Analytics Tools:
● Common tools: Excel, Tableau, Power BI, Python, R, SAS, Google Analytics, and SQL.
● Purpose: Used for data collection, analysis, reporting, and visualization to gain insights,
make predictions, or optimize business decisions.
Data Type:
● Quantitative: Numerical data (e.g., sales figures, temperatures).
● Qualitative: Descriptive data (e.g., customer feedback).
● Structured: Organized data in databases (e.g., tables).
● Unstructured: Raw data (e.g., emails, social media posts).
Correlation:
● Definition: Measures the strength and direction of the relationship between two
variables.
● Types:
○ Positive correlation: Variables move in the same direction.
○ Negative correlation: Variables move in opposite directions.
○ No correlation: No discernible relationship.
Primary Key vs Foreign Key:
● Primary Key: A unique identifier for each record in a database table.

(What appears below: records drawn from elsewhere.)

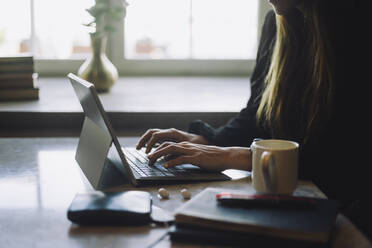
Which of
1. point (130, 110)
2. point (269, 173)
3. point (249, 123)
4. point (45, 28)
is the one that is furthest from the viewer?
point (45, 28)

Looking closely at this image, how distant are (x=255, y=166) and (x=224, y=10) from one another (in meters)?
1.87

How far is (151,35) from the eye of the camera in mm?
2834

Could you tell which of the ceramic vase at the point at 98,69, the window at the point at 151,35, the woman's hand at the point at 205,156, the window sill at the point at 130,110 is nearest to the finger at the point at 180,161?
the woman's hand at the point at 205,156

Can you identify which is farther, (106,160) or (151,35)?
(151,35)

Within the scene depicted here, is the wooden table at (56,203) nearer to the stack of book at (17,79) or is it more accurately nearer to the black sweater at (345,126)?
the black sweater at (345,126)

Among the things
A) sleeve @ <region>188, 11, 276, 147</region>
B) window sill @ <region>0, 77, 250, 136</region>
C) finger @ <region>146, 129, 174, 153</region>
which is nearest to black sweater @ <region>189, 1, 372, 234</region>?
sleeve @ <region>188, 11, 276, 147</region>

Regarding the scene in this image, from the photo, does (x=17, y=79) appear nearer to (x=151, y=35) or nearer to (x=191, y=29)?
(x=151, y=35)

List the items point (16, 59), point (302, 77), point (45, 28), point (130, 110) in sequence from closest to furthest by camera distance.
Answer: point (302, 77)
point (130, 110)
point (16, 59)
point (45, 28)

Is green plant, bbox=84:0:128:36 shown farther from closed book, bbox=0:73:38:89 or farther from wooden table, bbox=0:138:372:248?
wooden table, bbox=0:138:372:248

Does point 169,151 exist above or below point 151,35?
below

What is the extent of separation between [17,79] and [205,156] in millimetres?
1228

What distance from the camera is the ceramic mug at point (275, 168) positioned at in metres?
0.97

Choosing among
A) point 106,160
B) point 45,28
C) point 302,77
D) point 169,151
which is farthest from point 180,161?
point 45,28

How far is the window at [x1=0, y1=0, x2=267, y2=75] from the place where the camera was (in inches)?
110
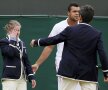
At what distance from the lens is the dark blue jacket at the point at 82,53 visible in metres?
6.29

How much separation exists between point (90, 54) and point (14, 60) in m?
1.65

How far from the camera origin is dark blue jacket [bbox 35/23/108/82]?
6.29 metres

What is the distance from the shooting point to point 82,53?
248 inches

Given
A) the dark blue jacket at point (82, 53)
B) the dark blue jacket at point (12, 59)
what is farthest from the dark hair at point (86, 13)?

● Foreign Key: A field in one table that links to the primary key in another table, creating
a relationship between the two tables.
Big Data:
● Definition: Extremely large and complex datasets that are difficult to process with
traditional methods.
● Characteristics: Often described by the 5 V’s—Volume, Velocity, Variety, Veracity,
and Value.
● Tools: Hadoop, Spark, and cloud platforms like AWS and Google BigQuery.
Regression:
● Definition: A statistical method for predicting the relationship between a dependent
variable and one or more independent variables.
● Types:
○ Linear regression: Predicts a continuous outcome based on linear relationships.

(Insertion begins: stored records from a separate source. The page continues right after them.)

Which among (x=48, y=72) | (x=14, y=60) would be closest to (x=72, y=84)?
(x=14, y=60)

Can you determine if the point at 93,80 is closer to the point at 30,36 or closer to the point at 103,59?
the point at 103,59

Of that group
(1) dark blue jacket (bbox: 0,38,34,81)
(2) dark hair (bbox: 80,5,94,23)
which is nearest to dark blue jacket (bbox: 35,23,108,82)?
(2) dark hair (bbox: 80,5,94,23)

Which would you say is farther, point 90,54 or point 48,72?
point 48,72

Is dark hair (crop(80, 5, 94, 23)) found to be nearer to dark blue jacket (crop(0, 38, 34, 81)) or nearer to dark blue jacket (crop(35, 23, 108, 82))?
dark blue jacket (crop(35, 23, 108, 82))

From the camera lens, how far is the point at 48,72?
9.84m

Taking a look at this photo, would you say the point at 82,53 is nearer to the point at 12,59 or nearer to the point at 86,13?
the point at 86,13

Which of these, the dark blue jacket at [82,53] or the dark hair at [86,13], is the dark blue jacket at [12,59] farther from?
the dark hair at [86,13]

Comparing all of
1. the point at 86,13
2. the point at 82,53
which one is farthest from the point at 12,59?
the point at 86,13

○ Logistic regression: Used for binary outcomes (e.g., Yes/No).
Outliers/Anomalies:
● Outlier: A data point that is significantly different from other data points in a dataset.

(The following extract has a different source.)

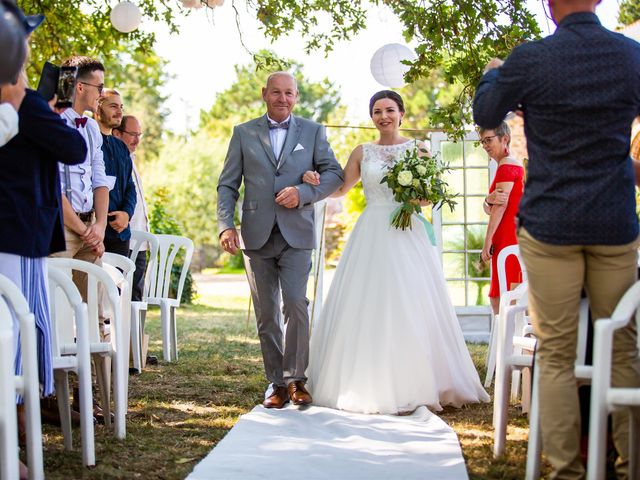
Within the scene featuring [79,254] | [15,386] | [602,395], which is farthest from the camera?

● Anomalies: Irregular or unexpected patterns that do not conform to expected behavior.
Data Visualization:
● Definition: The graphical representation of data to reveal patterns, trends, and insights.
● Tools: Tableau, Power BI, Google Data Studio, D3.js.
● Common charts: Bar charts, pie charts, histograms, line graphs, scatter plots, heat
maps.
Tableau Functions:
● Basic functions: SUM(), AVG(), MIN(), MAX(), COUNT(), IF(), ZN().
● Advanced: Calculated fields, LOD (Level of Detail) expressions, RANK(),
WINDOW_SUM(), DATEPARSE(), and filtering and aggregation tools.
Analytics Types:
1. Descriptive Analytics: Summarizes past data (e.g., historical sales).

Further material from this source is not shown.